A long elegiac poem for Tregonwell was published by George Turbervile in his Epitaphs, Epigrams, Songs and Sonnetts of 1567.

==Family==
There has been much confusion about Tregonwell's wives.

Tregonwell married first an heiress Newce, of Oxfordshire by whom he had issue:
- Thomas Tregonwell, who married (1) Lady Villars, and (2) his own step-sister, Ann Martyn. He died during his father's lifetime, whereupon his son John Tregonwell fell heir to Sir John's property.
- Anne Tregonwell married Richard Reade, Lord Chancellor of Ireland.
- Mary Tregonwell (according to John Burke) married a De la Lynde, a family associated with the Binghams of Melcombe Bingham.

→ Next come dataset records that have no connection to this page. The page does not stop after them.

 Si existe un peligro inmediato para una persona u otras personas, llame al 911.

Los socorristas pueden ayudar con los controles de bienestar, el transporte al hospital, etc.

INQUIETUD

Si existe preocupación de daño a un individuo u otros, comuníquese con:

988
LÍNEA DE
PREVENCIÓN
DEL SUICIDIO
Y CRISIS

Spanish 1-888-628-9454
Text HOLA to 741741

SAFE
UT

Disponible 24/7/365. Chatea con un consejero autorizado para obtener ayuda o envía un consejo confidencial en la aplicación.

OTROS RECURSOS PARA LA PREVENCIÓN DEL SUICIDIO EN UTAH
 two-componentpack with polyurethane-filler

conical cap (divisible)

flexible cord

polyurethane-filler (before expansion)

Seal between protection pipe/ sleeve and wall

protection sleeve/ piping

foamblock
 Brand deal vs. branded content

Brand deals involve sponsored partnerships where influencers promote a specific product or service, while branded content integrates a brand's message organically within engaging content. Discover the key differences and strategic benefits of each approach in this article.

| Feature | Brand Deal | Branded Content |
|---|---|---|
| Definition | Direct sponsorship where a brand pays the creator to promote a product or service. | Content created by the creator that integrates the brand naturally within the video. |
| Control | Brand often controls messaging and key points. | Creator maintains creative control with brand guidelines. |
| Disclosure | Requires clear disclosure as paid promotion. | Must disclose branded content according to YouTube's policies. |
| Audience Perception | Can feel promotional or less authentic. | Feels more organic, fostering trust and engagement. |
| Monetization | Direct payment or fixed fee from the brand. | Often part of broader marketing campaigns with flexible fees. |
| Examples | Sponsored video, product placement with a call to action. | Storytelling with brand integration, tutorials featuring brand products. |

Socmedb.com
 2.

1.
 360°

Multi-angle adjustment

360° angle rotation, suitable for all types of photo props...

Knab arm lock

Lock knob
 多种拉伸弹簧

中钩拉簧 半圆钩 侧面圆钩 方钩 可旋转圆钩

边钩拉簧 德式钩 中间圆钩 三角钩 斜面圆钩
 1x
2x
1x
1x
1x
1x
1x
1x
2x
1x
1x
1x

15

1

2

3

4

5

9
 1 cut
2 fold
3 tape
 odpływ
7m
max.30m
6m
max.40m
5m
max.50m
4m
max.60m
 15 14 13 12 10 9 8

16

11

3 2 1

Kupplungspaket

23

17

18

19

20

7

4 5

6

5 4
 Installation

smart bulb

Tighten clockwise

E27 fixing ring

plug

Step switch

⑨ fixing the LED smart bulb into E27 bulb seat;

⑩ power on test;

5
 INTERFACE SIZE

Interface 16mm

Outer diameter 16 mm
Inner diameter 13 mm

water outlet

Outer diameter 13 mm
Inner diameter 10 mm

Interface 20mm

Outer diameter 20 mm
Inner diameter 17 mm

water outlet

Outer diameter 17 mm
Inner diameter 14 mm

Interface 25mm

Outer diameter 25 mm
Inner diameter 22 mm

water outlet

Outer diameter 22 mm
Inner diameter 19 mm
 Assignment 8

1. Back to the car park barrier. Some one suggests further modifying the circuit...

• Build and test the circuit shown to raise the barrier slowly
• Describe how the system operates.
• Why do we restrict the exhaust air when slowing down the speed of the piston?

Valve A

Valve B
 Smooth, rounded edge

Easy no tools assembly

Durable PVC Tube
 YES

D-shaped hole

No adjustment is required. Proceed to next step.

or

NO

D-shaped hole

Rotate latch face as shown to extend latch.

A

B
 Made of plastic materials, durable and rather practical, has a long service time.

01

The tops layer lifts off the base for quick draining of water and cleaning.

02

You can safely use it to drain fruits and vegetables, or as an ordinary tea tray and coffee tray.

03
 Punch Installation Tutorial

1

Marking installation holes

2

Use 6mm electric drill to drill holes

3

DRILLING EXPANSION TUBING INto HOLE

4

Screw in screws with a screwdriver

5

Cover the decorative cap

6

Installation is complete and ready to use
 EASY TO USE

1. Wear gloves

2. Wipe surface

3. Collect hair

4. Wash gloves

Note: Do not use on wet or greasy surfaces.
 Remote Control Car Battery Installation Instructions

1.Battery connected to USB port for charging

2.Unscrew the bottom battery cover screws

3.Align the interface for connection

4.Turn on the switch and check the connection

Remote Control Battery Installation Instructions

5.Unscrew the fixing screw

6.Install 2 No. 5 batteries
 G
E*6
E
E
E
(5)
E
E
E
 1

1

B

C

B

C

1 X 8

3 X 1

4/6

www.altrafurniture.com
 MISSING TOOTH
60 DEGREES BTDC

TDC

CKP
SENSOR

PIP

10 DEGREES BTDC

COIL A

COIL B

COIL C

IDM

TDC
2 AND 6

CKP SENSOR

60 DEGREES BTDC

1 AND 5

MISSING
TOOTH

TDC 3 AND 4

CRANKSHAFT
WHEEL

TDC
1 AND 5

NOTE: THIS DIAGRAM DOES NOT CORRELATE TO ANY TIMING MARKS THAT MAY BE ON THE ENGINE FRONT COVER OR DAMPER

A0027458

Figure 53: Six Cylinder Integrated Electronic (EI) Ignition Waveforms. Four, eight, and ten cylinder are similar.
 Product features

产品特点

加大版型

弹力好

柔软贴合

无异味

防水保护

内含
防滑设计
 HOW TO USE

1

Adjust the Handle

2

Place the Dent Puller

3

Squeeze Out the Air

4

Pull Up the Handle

Sir John's second wife was Elizabeth, the daughter of Sir John Kellaway (died 1547) of Rockbourne, Hampshire, and his wife Anne (daughter of Henry) Strangways. At her marriage to Tregonwell, which occurred at Puddletown on 15 June 1549, Elizabeth was the widow of Robert Martyn (died 1548) of Athelhampton, Dorset, by whom she had six sons and three daughters. (The terms of her first, then forthcoming, marriage to Robert are outlined by Christopher Martyn of Puddletown in his will of 1525). There were no children of her second marriage.

===Aftermath===
Following John Tregonwell's death, there was a dispute between Dame Elizabeth Tregonwell (née Kellaway) and her step-grandson John Tregonwell (son of Elizabeth Newce's son Thomas). This involved a fight over a barn, which left one of her step-grandson's men dead and another pinned to the wall by a sheaf of arrows. Dame Elizabeth was also found to be keeping under her protection a young Roman Catholic called Thomas Sherwood. Her own son by her first marriage, George Martin, gave Sherwood up to the authorities. This led to Sherwood's execution in 1579 and Elizabeth Tregonwell's examination for recusancy in 1580. She got off lightly, being required only to pay maintenance on Milton Abbey Church. Elizabeth's recusancy charges must have stood in stark contrast to her husband's reputation as a leading figure in implementing and profiting from the Dissolution of the Monasteries. Dame Elizabeth Tregonwell, Sir John's widow, made her will on 8 September 1576 and it was proved on 15 May 1584: she states in as many words that Robert Martyn had been her first husband.